Improvement of input/output is an active research domain. Many projects focus solely on efficiency, but there is also much research on other important objectives, such as security or power consumption.
In some cases, the focus is on performance with the aim of improving security. For instance, researchers have tried to accelerate the processing of network processing to build intrusion detection systems that handle the network speeds of modern data center connections (Zhao et al., 2020). Since shuttling data back and forth between the network card and the CPU at 100+ Gbps is hard, they make use of Field Programmable Gate Arrays (FPGAs) to do most of the processing on the network card itself. Other researchers similarly push much of the filtering (selecting specific packets) to the network card’s FPGA accelerator, so that only a few relevant packets are processed by the CPU (Brunella et al., 2020).
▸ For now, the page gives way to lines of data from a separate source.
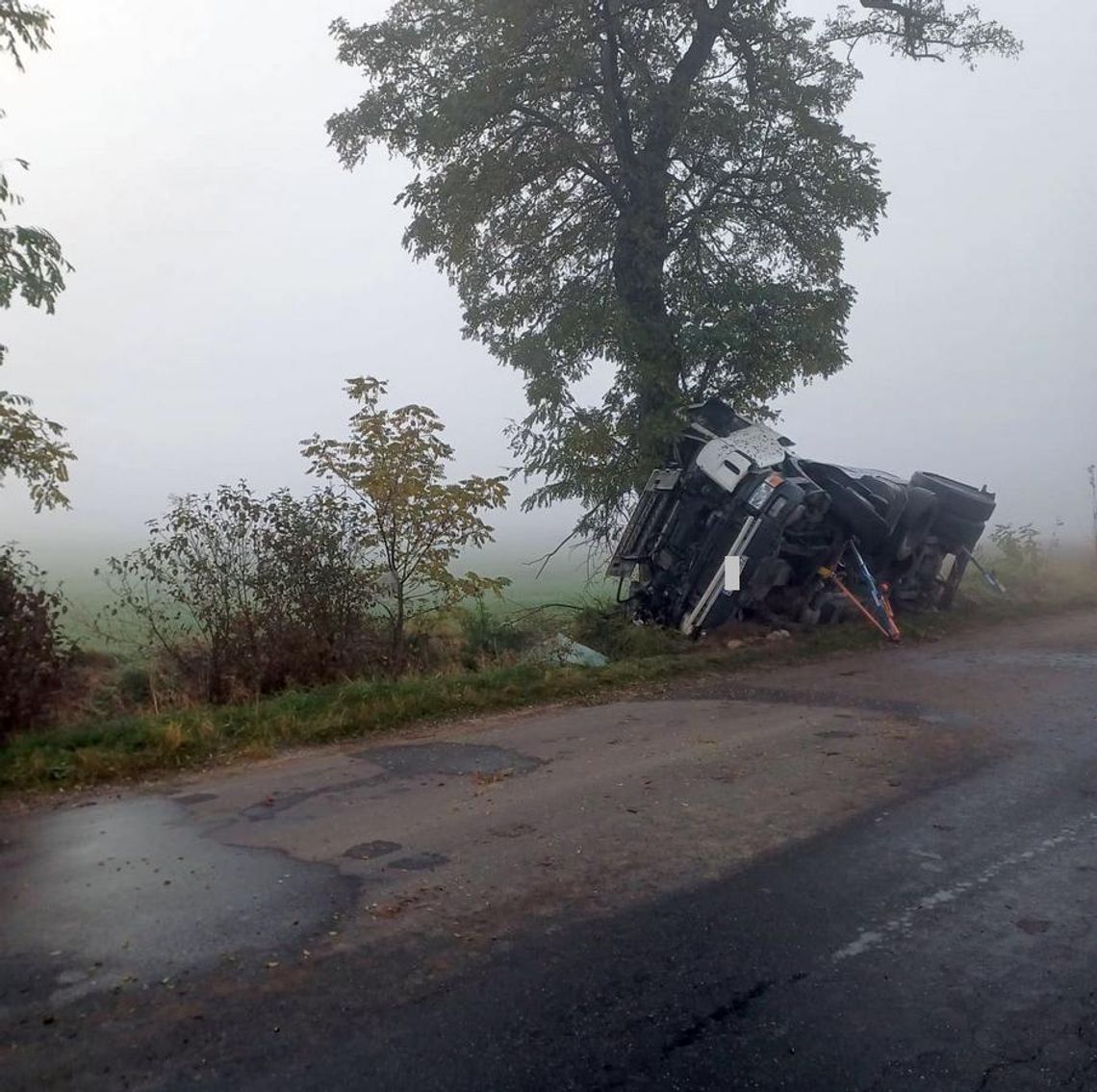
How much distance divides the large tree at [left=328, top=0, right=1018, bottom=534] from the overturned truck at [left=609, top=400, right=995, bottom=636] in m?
1.04

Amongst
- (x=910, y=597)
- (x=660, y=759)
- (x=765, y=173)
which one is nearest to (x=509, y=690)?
(x=660, y=759)

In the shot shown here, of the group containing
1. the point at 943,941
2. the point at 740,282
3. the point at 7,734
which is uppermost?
the point at 740,282

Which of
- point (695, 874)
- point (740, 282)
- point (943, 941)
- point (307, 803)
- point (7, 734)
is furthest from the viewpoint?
point (740, 282)

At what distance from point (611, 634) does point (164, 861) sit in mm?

Pushing processing to processors on the network card is also the goal of the work by Pismenny et al. (2021). However, instead of doing all the processing of the lower layers of the network stack on the card, the authors propose a combined software/NIC architecture where some of the processing takes place on the CPU and the rest on the NIC. All processing that is done on the CPU no longer needs to be done by the card. Others, instead, aggressively optimize the software to ensure as much of the processing as possible can be done from the L1 and L2 caches to allow 100 Gbps processing without coprocessors on the network card (Farshin et al., 2021).
Performance is also important in storage systems. With fast storage devices, the host-level I/O is increasingly a bottleneck for data-intensive computing. The need to improve I/O performance requires optimizations that involve the page cache maintained by the kernel as well as the access to the storage devices (Papagiannis et al., 2021). As we have seen, memory mapped I/O is efficient if the file data is in memory, but if not, the data has to be brought in and some existing data evicted. Doing so is expensive, and not flexible (decided once and for all by the kernel’s policy.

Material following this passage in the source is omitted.